Another interesting idea I found can be summarized by the quote “When phenomena are variously reduced to data, they are divided and classified, processes that work to obscure – or as if to obscure – ambiguity, conflict, and contradiction.” And that is a point of concern to us, especially as feminist scholars critiquing the topic that when we reduce real-world phenomena to data, we are in many cases just oversimplifying things and lose out on the depth and complexity of the topic (for example classification algorithms can fit real-world phenomena into a binary while these can be on a spectrum rather than a strict binary).


The chapter on economic theory and data also tied to our conversations about how “all models are wrong, but some are useful” showing that economists’ use of data and the modeling done are actually just approximations of reality only useful “for the formulation in which they appear.”


Something that I did not think about earlier but now completely agree with can be summarized through the following sentence from the book: “Raw data is the material for informational patterns still to come, its value unknown or uncertain until it is converted into the currency of information.” It made me think how data is only valuable and useful to us when it can be converted into the “currency of information” or in other words when it provides us with information that is useful or profitable (whichever sense the word is applied to whether purely business or even academic) to us. This brings to the sense that data has in most cases become a utilitarian as well as a capitalist tool.


Also, the book does touch on the topic of how power dynamics influence the production, analysis, and interpretation of data and how that can be used to influence and manipulate as well as exert power – which is an important factor to consider when building a feminist critique.
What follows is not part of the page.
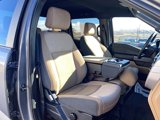 Used 2023 Ford F150 XLT image 5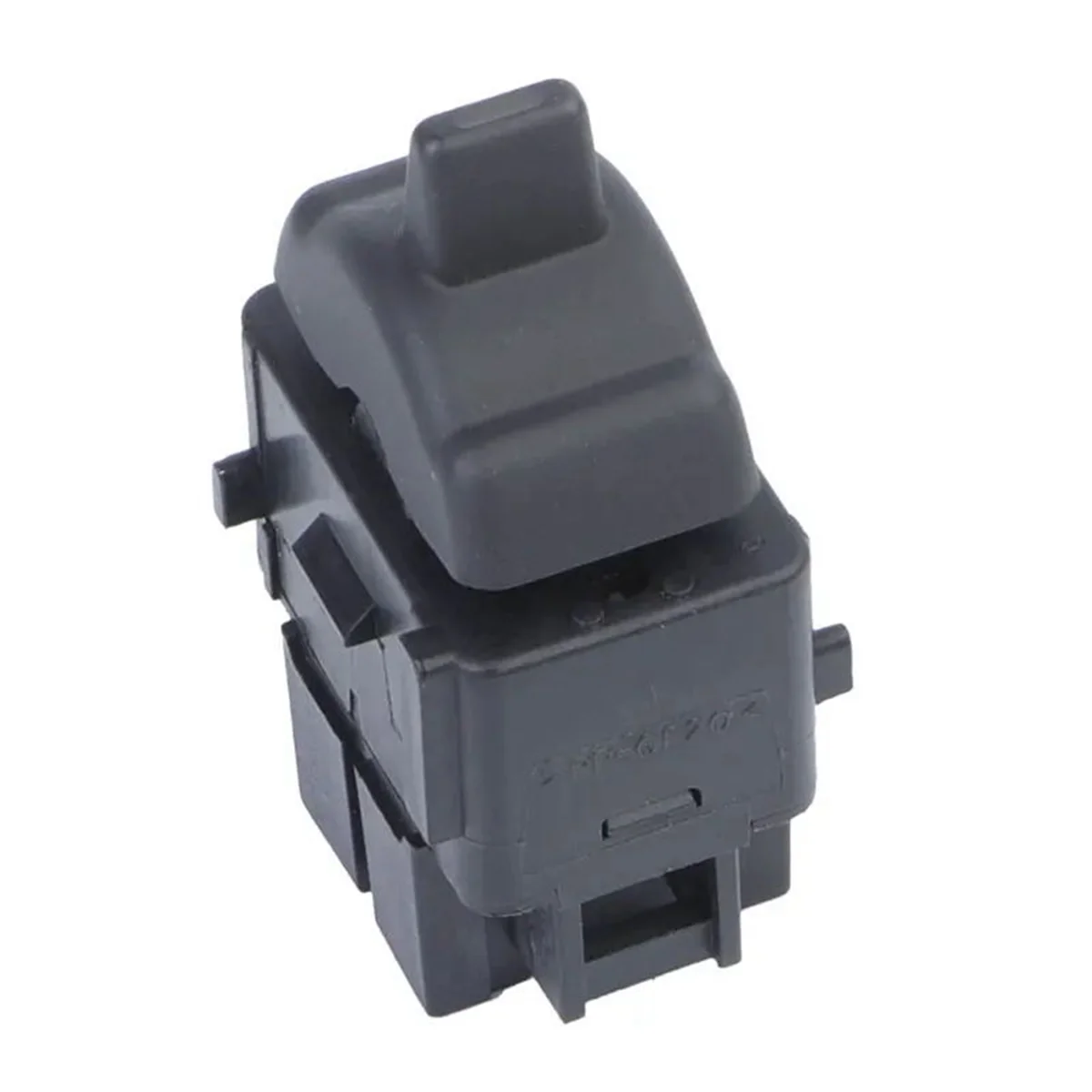 

Car Front Right Power Window Switch for Pontiac Grand Prix 2004-2008 10438814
While the book is now outdated since many more technological leaps (and dangers) have grown within the last decade, it does provide a good introduction to the topic especially given that it is a relatively early work in the field of data studies. Also, it provides a rather introductory, theoretical understanding of data but does not provide a practical framework that can be used to develop strategies to deconstruct and counteract the issues being brought up (something that later works like D’Ignazio and Klein’s book “Data Feminism” achieves).
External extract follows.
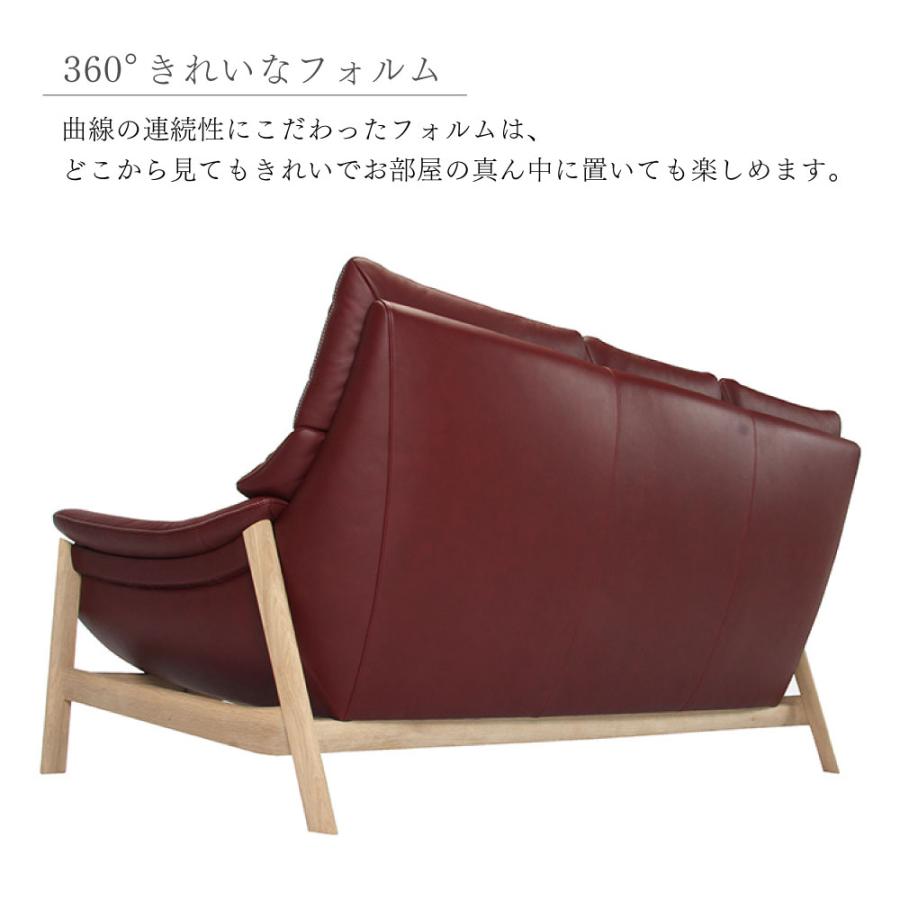 カリモク家具 【開梱設置付き】カリモク家具 ZU6203 E K H Y Q A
However, it does produce early thoughts and perspectives that can be applied to the landscape of computational text analysis.


For example, the central idea of the book that data is “cooked” or in other words constructed, is a core topic discussed in computational text analysis (as well as by feminist scholars) and prompts all CTA work to be well documented and thought out of the ways that biases and assumptions influence it.


The book discusses the importance of context when it comes to understanding data which is very crucial and a hotly debated topic in the field.


It also touches not just on how humans influence data, but how data evolves at a point to almost mimic a live organism itself that beings to make us its subjects and influence and control us, which is important to consider in modern computational text analysis, especially in a feminist perspective, when algorithms and AI dominate the field to influence society in every manner. However, the book itself does not consider the current day situation of the topic.


Finally, the book draws on ideas from a diverse set of disciplines be It an anthropological account, an economic analysis, a humanities critique, scientific development, etc. That is important when applied to computational text analysis which itself is a subject that is highly interdisciplinary and can benefit from the incorporation of insights from different disciplines to provide a more nuanced understanding. Also, building a feminist text analysis itself requires us to bring diversity in the perspectives of participants.